- ПРИВЕДЁННЫЙ ОТРЫВОК -

Помимо болевой точки, имя Лауры несет в себе семейный конфликт. И Лаура его идентифицирует:

Впервые я осознаю, что мое имя родилось в результате конфликта. Теперь я понимаю смысл воспоминания, которое не могла себе объяснить. Когда мне было пять или шесть лет, я хотела, чтобы меня звали по-другому. Я придумывала имена, непохожие на мое собственное, хотя мне оно всегда нравилось. Теперь я понимаю почему… Во мне будто жило ощущение, что из-за имени внутри меня живет конфликт между матерью и бабушкой….

Данное человеку имя, с одной стороны, заслуживает всяческого внимания, с другой – именно из-за своей значимости оно иногда скрывает семейные секреты. Несмотря на неизбежный ореол таинственности, эти конфликты проявляются как болевые точки и их можно проанализировать и проработать.

Фотография

Очередной след на нашем пути разительно отличается от двух предыдущих. Если слово или фраза, обращенные ко мне, вызывают раздражение, то обычно это абсолютно субъективное чувство, которое испытываю только я. Имя было дано мне другими людьми: родителями, семьей, взрослыми, которые заботились обо мне, и историю об этом я узнал из чужих уст.

Однако с помощью детской фотографии из плоскости субъективного восприятия и переданного воспоминания мы попадаем в плоскость истории. В наших руках и перед нашими глазами оказывается настоящая историческая находка, которая становится осязаемой, однозначной привязкой к реальности: это я в таком-то году в таком-то месте.

■ Это я в шесть лет на свадьбе дяди. Меня посадили на столик, чтобы я прочитал стихотворение, как было тогда принято.

■ Это я бегу по пляжу с мамой.

■ Это я дома, позирую для рождественской фотографии, сидя на диване.

А ведь за этими, казалось бы, простыми в своей каноничности снимками скрывается целый мир: тут и отмечание Рождества, и вечеринка по случаю дня рождения, и праздник в школе, и отношения между родителями и между родственниками, и иерархия в семье. Проекции и ожидания, связанные с моим вероятным будущим. Почему у меня так много снимков, где я играю в футбол или занимаюсь другими видами спорта? Возможно, потому что тогда было принято делать именно такие снимки? Или потому, что все это происходило в праздники? За кадрами скрывались ожидания моих родителей, возможно, одни у моего отца и совершенно другие у матери.

Смотреть на эти снимки – все равно что проводить археологические раскопки: на свет появляется множество непростых, глубоких историй, связи которых и эффект домино кажутся неисчерпаемыми, и все они – фрагменты одной большой головоломки.

Бывает, что обнаружение фотографии позволяет создать настоящий шедевр.

- СОХРАНЁННЫЕ ДАННЫЕ -

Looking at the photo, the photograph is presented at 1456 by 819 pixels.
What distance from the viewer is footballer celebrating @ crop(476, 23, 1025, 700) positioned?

- ЗАДАНИЕ -
Повторите дословно фрагмент приведённого отрывка: начните со слов «Однако с помощью» и закончите словами «было тогда принято.».

- ОТВЕТ К ЗАДАНИЮ -
Однако с помощью детской фотографии из плоскости субъективного восприятия и переданного воспоминания мы попадаем в плоскость истории. В наших руках и перед нашими глазами оказывается настоящая историческая находка, которая становится осязаемой, однозначной привязкой к реальности: это я в таком-то году в таком-то месте.

■ Это я в шесть лет на свадьбе дяди. Меня посадили на столик, чтобы я прочитал стихотворение, как было тогда принято.